If you choose Yes for Compute the exponents, you'll get in addition the estimated values of the Pointwise exponent, as obtained with two slightly different methods, and of the Local exponent, which will appear in the boxes in front of the corresponding labels. Also, these values will be saved in the Variables list, under the names pw1Exp_sig#, pw2Exp_sig#, and locExp_sig# (these are 1x1 matrices). In this sub-menu, only one point is processed, and you get one value for each exponent.
Finally, since some computations are lengthy, you may decide to see the Waitbar on screen by choosing Yes in the lower part of the window.
Basically, this is the same as above, except now you may perform estimation as several consecutive points of your original signal. The only difference are:
When the computations are over, three graphic windows appear on the screen: the two first ones display the pointwise exponents as estimated with two slightly different procedures, and the third one display the local Hölder function. In abscissa, you can check that the exponents were estimated between the Starting point of the analysis and Ending point of the analysis.

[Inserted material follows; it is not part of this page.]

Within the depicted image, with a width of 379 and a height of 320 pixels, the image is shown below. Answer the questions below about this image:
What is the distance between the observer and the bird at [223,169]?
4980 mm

In addition, four signals have been added to the Variables list: Frt_sig# are the estimated frontiers are each analyzed point. Pw1Exp_sig# and Pw2Exp_sig# are the pointwise Hölder functions, and LocExp_sig# is the estimated local one.
In the first oscillation-based method for estimating 2 microlocal exponents, the # in the lend_sig# output does not increment. Thus you need to be careful and rename this signal if you plan to use it afterwards. Also, the currently highlighted signal in the Variables window is lend_sig# after the computation is completed. Thus you'll find that your newly estimated frontiers are at the bottom of the list as usual, while your selection will be located above them.
In the second oscillation-based method for estimating 2 microlocal exponents, the # in all output signals does not always increment. The same remarks apply. In addition, in the case of estimation at multiple points, only the s-values are saved in the frontiers. This is not very convenient. However, you will generally want to estimate frontiers at single points. Otherwise, use the first method Oscillation based (1) that does not have this drawback.